We verified historical events that have resulted in a loss of funds from decentralized banking protocols and would like to emphasize the following two major operational risk event types:

• Oracle manipulation flash loan attacks. In these attacks, malicious attackers use liquidity from flash loans to manipulate the price of an asset on pricing oracles used by a lending protocol. This enables the attacker to take out an under-collateralized loan on a protocol. Even though the collateral is lost, the lending protocol still loses money because of the under-collateralized nature of the loan.

  Based on historical events, flash loan attacks can steal up to 2.3% of the total value locked of the protocol.

• Smart Contract Bugs. In this instance, an individual with an in-depth understanding of smart contract logic can find and exploit a vulnerability in the protocol.

  Based on historical events, Smart Contract bug exploits can steal up to 4% of the total value locked of the platform

The potential risk of these events as of 13 October 2021 is shown below (Table 5 and Table 6).

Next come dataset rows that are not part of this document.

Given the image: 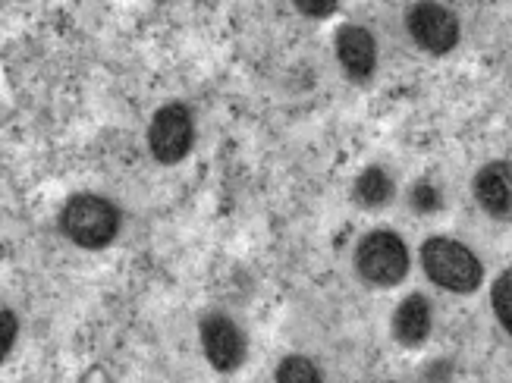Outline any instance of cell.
<instances>
[{
	"label": "cell",
	"instance_id": "obj_8",
	"mask_svg": "<svg viewBox=\"0 0 512 383\" xmlns=\"http://www.w3.org/2000/svg\"><path fill=\"white\" fill-rule=\"evenodd\" d=\"M333 44H337V60L343 66V73L352 82H368L377 66V44H374L371 32L365 26L346 22V26H340Z\"/></svg>",
	"mask_w": 512,
	"mask_h": 383
},
{
	"label": "cell",
	"instance_id": "obj_9",
	"mask_svg": "<svg viewBox=\"0 0 512 383\" xmlns=\"http://www.w3.org/2000/svg\"><path fill=\"white\" fill-rule=\"evenodd\" d=\"M431 327H434V308L421 292H412V296L399 302L390 321L396 343H403L406 349H418L425 343L431 336Z\"/></svg>",
	"mask_w": 512,
	"mask_h": 383
},
{
	"label": "cell",
	"instance_id": "obj_2",
	"mask_svg": "<svg viewBox=\"0 0 512 383\" xmlns=\"http://www.w3.org/2000/svg\"><path fill=\"white\" fill-rule=\"evenodd\" d=\"M60 230L79 249H104L120 233V211L114 201L79 192L60 211Z\"/></svg>",
	"mask_w": 512,
	"mask_h": 383
},
{
	"label": "cell",
	"instance_id": "obj_1",
	"mask_svg": "<svg viewBox=\"0 0 512 383\" xmlns=\"http://www.w3.org/2000/svg\"><path fill=\"white\" fill-rule=\"evenodd\" d=\"M421 267L431 283L440 289L456 292V296H472V292L484 283V267L478 255L450 236H431L421 245Z\"/></svg>",
	"mask_w": 512,
	"mask_h": 383
},
{
	"label": "cell",
	"instance_id": "obj_6",
	"mask_svg": "<svg viewBox=\"0 0 512 383\" xmlns=\"http://www.w3.org/2000/svg\"><path fill=\"white\" fill-rule=\"evenodd\" d=\"M198 333H202V349L214 371L230 374L246 362V333L227 314H205Z\"/></svg>",
	"mask_w": 512,
	"mask_h": 383
},
{
	"label": "cell",
	"instance_id": "obj_12",
	"mask_svg": "<svg viewBox=\"0 0 512 383\" xmlns=\"http://www.w3.org/2000/svg\"><path fill=\"white\" fill-rule=\"evenodd\" d=\"M491 305L500 327L512 336V267H506L503 274L491 286Z\"/></svg>",
	"mask_w": 512,
	"mask_h": 383
},
{
	"label": "cell",
	"instance_id": "obj_15",
	"mask_svg": "<svg viewBox=\"0 0 512 383\" xmlns=\"http://www.w3.org/2000/svg\"><path fill=\"white\" fill-rule=\"evenodd\" d=\"M296 10L308 16H330V13H337V4H296Z\"/></svg>",
	"mask_w": 512,
	"mask_h": 383
},
{
	"label": "cell",
	"instance_id": "obj_13",
	"mask_svg": "<svg viewBox=\"0 0 512 383\" xmlns=\"http://www.w3.org/2000/svg\"><path fill=\"white\" fill-rule=\"evenodd\" d=\"M409 198H412V208L421 211V214H431V211L440 208V192L431 183H418Z\"/></svg>",
	"mask_w": 512,
	"mask_h": 383
},
{
	"label": "cell",
	"instance_id": "obj_11",
	"mask_svg": "<svg viewBox=\"0 0 512 383\" xmlns=\"http://www.w3.org/2000/svg\"><path fill=\"white\" fill-rule=\"evenodd\" d=\"M277 383H324L318 365L305 355H286L277 368Z\"/></svg>",
	"mask_w": 512,
	"mask_h": 383
},
{
	"label": "cell",
	"instance_id": "obj_14",
	"mask_svg": "<svg viewBox=\"0 0 512 383\" xmlns=\"http://www.w3.org/2000/svg\"><path fill=\"white\" fill-rule=\"evenodd\" d=\"M4 318V355H10V346H13V336H16V318L10 311L0 314Z\"/></svg>",
	"mask_w": 512,
	"mask_h": 383
},
{
	"label": "cell",
	"instance_id": "obj_10",
	"mask_svg": "<svg viewBox=\"0 0 512 383\" xmlns=\"http://www.w3.org/2000/svg\"><path fill=\"white\" fill-rule=\"evenodd\" d=\"M352 198H355V205L371 208V211L384 208V205H390V198H393V179L381 167H368V170L359 173V179H355Z\"/></svg>",
	"mask_w": 512,
	"mask_h": 383
},
{
	"label": "cell",
	"instance_id": "obj_3",
	"mask_svg": "<svg viewBox=\"0 0 512 383\" xmlns=\"http://www.w3.org/2000/svg\"><path fill=\"white\" fill-rule=\"evenodd\" d=\"M355 274L371 286H396L409 274V249L393 230L368 233L355 249Z\"/></svg>",
	"mask_w": 512,
	"mask_h": 383
},
{
	"label": "cell",
	"instance_id": "obj_4",
	"mask_svg": "<svg viewBox=\"0 0 512 383\" xmlns=\"http://www.w3.org/2000/svg\"><path fill=\"white\" fill-rule=\"evenodd\" d=\"M192 142H195V126H192L189 107L186 104H164L148 126V148L154 154V161L180 164L183 157L192 151Z\"/></svg>",
	"mask_w": 512,
	"mask_h": 383
},
{
	"label": "cell",
	"instance_id": "obj_5",
	"mask_svg": "<svg viewBox=\"0 0 512 383\" xmlns=\"http://www.w3.org/2000/svg\"><path fill=\"white\" fill-rule=\"evenodd\" d=\"M406 29L428 54H450L459 44V19L450 7L440 4H412L406 10Z\"/></svg>",
	"mask_w": 512,
	"mask_h": 383
},
{
	"label": "cell",
	"instance_id": "obj_7",
	"mask_svg": "<svg viewBox=\"0 0 512 383\" xmlns=\"http://www.w3.org/2000/svg\"><path fill=\"white\" fill-rule=\"evenodd\" d=\"M475 198L487 217L512 223V161H491L475 173Z\"/></svg>",
	"mask_w": 512,
	"mask_h": 383
}]
</instances>
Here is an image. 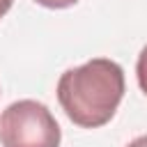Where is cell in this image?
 Masks as SVG:
<instances>
[{"mask_svg": "<svg viewBox=\"0 0 147 147\" xmlns=\"http://www.w3.org/2000/svg\"><path fill=\"white\" fill-rule=\"evenodd\" d=\"M124 69L108 57H94L67 69L57 80V101L64 115L80 129L108 124L124 99Z\"/></svg>", "mask_w": 147, "mask_h": 147, "instance_id": "1", "label": "cell"}, {"mask_svg": "<svg viewBox=\"0 0 147 147\" xmlns=\"http://www.w3.org/2000/svg\"><path fill=\"white\" fill-rule=\"evenodd\" d=\"M60 124L41 101H14L0 115L2 147H60Z\"/></svg>", "mask_w": 147, "mask_h": 147, "instance_id": "2", "label": "cell"}, {"mask_svg": "<svg viewBox=\"0 0 147 147\" xmlns=\"http://www.w3.org/2000/svg\"><path fill=\"white\" fill-rule=\"evenodd\" d=\"M136 78H138V85L140 90L147 94V46L140 51L138 55V62H136Z\"/></svg>", "mask_w": 147, "mask_h": 147, "instance_id": "3", "label": "cell"}, {"mask_svg": "<svg viewBox=\"0 0 147 147\" xmlns=\"http://www.w3.org/2000/svg\"><path fill=\"white\" fill-rule=\"evenodd\" d=\"M34 2L48 9H67V7H74L78 0H34Z\"/></svg>", "mask_w": 147, "mask_h": 147, "instance_id": "4", "label": "cell"}, {"mask_svg": "<svg viewBox=\"0 0 147 147\" xmlns=\"http://www.w3.org/2000/svg\"><path fill=\"white\" fill-rule=\"evenodd\" d=\"M126 147H147V136H138V138H133Z\"/></svg>", "mask_w": 147, "mask_h": 147, "instance_id": "5", "label": "cell"}, {"mask_svg": "<svg viewBox=\"0 0 147 147\" xmlns=\"http://www.w3.org/2000/svg\"><path fill=\"white\" fill-rule=\"evenodd\" d=\"M11 2H14V0H0V18L11 9Z\"/></svg>", "mask_w": 147, "mask_h": 147, "instance_id": "6", "label": "cell"}]
</instances>
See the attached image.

Table 5 - Major Operational Risk Event Types for AAVE Protocol

Table 6 - Major Operational Risk Event Types for Compound Protocol

The risk can be mitigated by diversification of the market data sources and collateral base. In both cases, Aave is perceived to be better positioned due to having access to having more resources to build a mitigation strategy.

Under normal market conditions, operational risk events can cause losses of up to 12% of the annual profit. For Aave this is $6.9M, and for Compound it is $3.7M.

Summary

All Crypto projects are subject to industry-specific operational risks. Flash Loan attacks and Smart Contract bug exploits are common examples. In both instances, Aave is better situated to respond than Compound due to a proportionately higher amount of assets available to respond compared to funds at risk.